== Information given ==

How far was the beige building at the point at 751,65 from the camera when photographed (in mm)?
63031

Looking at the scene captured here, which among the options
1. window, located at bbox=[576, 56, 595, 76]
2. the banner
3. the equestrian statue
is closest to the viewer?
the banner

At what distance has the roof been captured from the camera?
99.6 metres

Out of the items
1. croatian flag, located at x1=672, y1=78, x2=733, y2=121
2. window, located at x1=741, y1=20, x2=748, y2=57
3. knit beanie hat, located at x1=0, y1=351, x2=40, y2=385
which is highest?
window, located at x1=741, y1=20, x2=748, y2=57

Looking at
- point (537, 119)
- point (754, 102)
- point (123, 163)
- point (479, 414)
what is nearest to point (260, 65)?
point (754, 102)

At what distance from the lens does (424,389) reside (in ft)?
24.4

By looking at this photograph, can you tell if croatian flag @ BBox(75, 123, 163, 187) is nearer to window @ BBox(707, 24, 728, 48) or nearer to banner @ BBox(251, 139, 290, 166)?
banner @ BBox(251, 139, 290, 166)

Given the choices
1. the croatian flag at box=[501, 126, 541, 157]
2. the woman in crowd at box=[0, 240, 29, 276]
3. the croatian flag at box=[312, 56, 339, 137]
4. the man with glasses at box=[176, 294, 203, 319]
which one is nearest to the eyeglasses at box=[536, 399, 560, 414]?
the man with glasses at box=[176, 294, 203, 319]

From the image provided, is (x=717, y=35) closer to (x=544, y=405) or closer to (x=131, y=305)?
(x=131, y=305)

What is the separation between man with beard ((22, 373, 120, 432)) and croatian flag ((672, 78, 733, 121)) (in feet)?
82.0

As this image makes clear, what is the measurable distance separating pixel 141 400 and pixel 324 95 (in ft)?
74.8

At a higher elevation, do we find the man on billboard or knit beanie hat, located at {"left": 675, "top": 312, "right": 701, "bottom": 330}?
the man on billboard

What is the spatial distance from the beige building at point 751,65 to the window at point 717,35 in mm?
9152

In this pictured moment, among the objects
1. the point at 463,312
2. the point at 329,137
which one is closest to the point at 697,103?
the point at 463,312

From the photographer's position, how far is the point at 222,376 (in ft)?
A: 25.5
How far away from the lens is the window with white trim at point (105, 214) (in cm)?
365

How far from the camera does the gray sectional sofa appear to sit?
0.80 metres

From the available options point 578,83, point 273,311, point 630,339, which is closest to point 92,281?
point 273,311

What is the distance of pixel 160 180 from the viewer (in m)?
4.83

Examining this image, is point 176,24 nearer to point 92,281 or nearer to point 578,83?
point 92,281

===

● Task requirements:
Write out every record, exactly as written.

● Task output:
How far was the beige building at the point at 751,65 from the camera when photographed (in mm)?
63031

Looking at the scene captured here, which among the options
1. window, located at bbox=[576, 56, 595, 76]
2. the banner
3. the equestrian statue
is closest to the viewer?
the banner

At what distance has the roof been captured from the camera?
99.6 metres

Out of the items
1. croatian flag, located at x1=672, y1=78, x2=733, y2=121
2. window, located at x1=741, y1=20, x2=748, y2=57
3. knit beanie hat, located at x1=0, y1=351, x2=40, y2=385
which is highest?
window, located at x1=741, y1=20, x2=748, y2=57

Looking at
- point (537, 119)
- point (754, 102)
- point (123, 163)
- point (479, 414)
what is nearest to point (260, 65)?
point (754, 102)

At what distance from the lens does (424,389) reside (in ft)?
24.4

By looking at this photograph, can you tell if croatian flag @ BBox(75, 123, 163, 187) is nearer to window @ BBox(707, 24, 728, 48) or nearer to banner @ BBox(251, 139, 290, 166)?
banner @ BBox(251, 139, 290, 166)

Given the choices
1. the croatian flag at box=[501, 126, 541, 157]
2. the woman in crowd at box=[0, 240, 29, 276]
3. the croatian flag at box=[312, 56, 339, 137]
4. the man with glasses at box=[176, 294, 203, 319]
which one is nearest to the eyeglasses at box=[536, 399, 560, 414]?
the man with glasses at box=[176, 294, 203, 319]

From the image provided, is (x=717, y=35) closer to (x=544, y=405) or closer to (x=131, y=305)?
(x=131, y=305)

What is the separation between man with beard ((22, 373, 120, 432)) and croatian flag ((672, 78, 733, 121)) (in feet)?
82.0

As this image makes clear, what is the measurable distance separating pixel 141 400 and pixel 324 95 (in ft)?
74.8

At a higher elevation, do we find the man on billboard or knit beanie hat, located at {"left": 675, "top": 312, "right": 701, "bottom": 330}?
the man on billboard

What is the spatial distance from the beige building at point 751,65 to the window at point 717,35 in mm?
9152

In this pictured moment, among the objects
1. the point at 463,312
2. the point at 329,137
which one is closest to the point at 697,103?
the point at 463,312

From the photographer's position, how far is the point at 222,376 (in ft)?
A: 25.5
How far away from the lens is the window with white trim at point (105, 214) (in cm)?
365

How far from the camera does the gray sectional sofa appear to sit?
0.80 metres

From the available options point 578,83, point 273,311, point 630,339, which is closest to point 92,281?
point 273,311

What is the distance of pixel 160 180 from the viewer (in m)?
4.83

Examining this image, is point 176,24 nearer to point 92,281 or nearer to point 578,83?
point 92,281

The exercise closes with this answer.